Can I upscale an entire catalog at once instead of one photo at a time?
Yes. Snappyit's free Product Photo Upscaler runs in batch, so you can push a full catalog of soft or low-resolution photos through in one pass toward a 2200px square master. There is no login, no watermark, and no usage cap, which matters when you are processing hundreds of SKUs. Gather every photo under 2000px on its shortest side, batch-upscale, then export per-platform crops from the masters.
Do I need to worry about DPI for marketplace listings?
No. Marketplaces render images based on absolute pixel count, not PPI/DPI, which is metadata that only affects physical print sizing. A 2200px square master is correct for every marketplace regardless of its PPI tag. DPI matters only if you also run print-on-demand, where the 300 DPI standard means you may need to push toward ~4000px to print at a usable physical size.
Is white background part of these size requirements?

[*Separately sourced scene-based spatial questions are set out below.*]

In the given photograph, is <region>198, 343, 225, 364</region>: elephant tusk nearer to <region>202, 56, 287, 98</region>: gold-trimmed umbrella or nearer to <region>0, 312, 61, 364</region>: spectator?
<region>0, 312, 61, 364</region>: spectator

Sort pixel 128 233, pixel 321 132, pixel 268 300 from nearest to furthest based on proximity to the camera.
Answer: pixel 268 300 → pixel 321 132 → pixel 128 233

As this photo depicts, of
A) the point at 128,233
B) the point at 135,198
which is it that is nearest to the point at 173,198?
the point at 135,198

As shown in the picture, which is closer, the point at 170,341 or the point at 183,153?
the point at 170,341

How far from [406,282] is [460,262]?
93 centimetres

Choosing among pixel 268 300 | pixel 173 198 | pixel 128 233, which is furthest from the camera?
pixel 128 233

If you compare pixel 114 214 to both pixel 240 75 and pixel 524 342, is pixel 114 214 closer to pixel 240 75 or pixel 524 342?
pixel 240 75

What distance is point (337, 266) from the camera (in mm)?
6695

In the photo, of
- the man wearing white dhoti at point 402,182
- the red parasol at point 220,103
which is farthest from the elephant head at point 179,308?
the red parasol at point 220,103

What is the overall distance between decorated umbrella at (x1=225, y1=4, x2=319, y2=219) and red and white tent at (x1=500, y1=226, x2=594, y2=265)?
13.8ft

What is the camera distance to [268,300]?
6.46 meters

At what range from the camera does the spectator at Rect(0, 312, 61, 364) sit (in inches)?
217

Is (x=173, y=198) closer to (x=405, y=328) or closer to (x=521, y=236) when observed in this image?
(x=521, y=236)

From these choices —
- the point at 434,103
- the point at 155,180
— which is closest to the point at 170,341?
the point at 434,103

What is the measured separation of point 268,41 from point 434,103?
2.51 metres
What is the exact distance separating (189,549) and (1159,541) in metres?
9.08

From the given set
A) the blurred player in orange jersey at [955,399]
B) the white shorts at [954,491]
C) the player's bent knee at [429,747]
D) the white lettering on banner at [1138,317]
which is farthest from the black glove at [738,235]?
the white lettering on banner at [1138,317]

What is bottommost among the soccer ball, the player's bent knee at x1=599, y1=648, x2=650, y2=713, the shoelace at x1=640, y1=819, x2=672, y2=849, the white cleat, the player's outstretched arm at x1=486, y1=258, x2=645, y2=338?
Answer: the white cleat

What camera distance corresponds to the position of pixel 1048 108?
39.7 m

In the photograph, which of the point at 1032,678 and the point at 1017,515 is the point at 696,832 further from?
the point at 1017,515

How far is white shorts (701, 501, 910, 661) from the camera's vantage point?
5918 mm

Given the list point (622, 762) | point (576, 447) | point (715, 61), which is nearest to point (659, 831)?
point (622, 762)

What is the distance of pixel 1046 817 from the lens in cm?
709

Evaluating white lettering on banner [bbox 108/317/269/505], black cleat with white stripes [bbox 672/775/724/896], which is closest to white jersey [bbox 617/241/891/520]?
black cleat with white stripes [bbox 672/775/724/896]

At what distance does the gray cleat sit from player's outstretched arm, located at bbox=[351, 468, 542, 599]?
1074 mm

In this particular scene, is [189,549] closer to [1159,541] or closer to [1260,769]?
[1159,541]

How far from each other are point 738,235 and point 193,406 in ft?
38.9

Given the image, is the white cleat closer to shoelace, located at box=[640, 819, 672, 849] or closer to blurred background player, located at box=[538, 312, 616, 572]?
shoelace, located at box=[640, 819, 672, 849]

No — background and resolution are separate checkboxes. Amazon and Walmart require a pure white background for the primary image; Etsy and eBay do not mandate it. White-background and transparent-PNG handling is a distinct topic from image size and zoom, so treat them independently: size your master to 2200px square first, then handle background rules per platform as a second step.
Why does my listing look fine in the grid but shoppers say they can't zoom?
That is a disabled-zoom failure, which is invisible in your dashboard. Each platform turns zoom on at a specific threshold — Amazon at 1000px on the longest side, eBay at 1600px, Etsy at 2000px on the shortest side, Shopify and Walmart at their own floors. If your image is below that threshold, the listing publishes and displays normally in search but the magnifier never activates, quietly costing conversions until you upscale the file.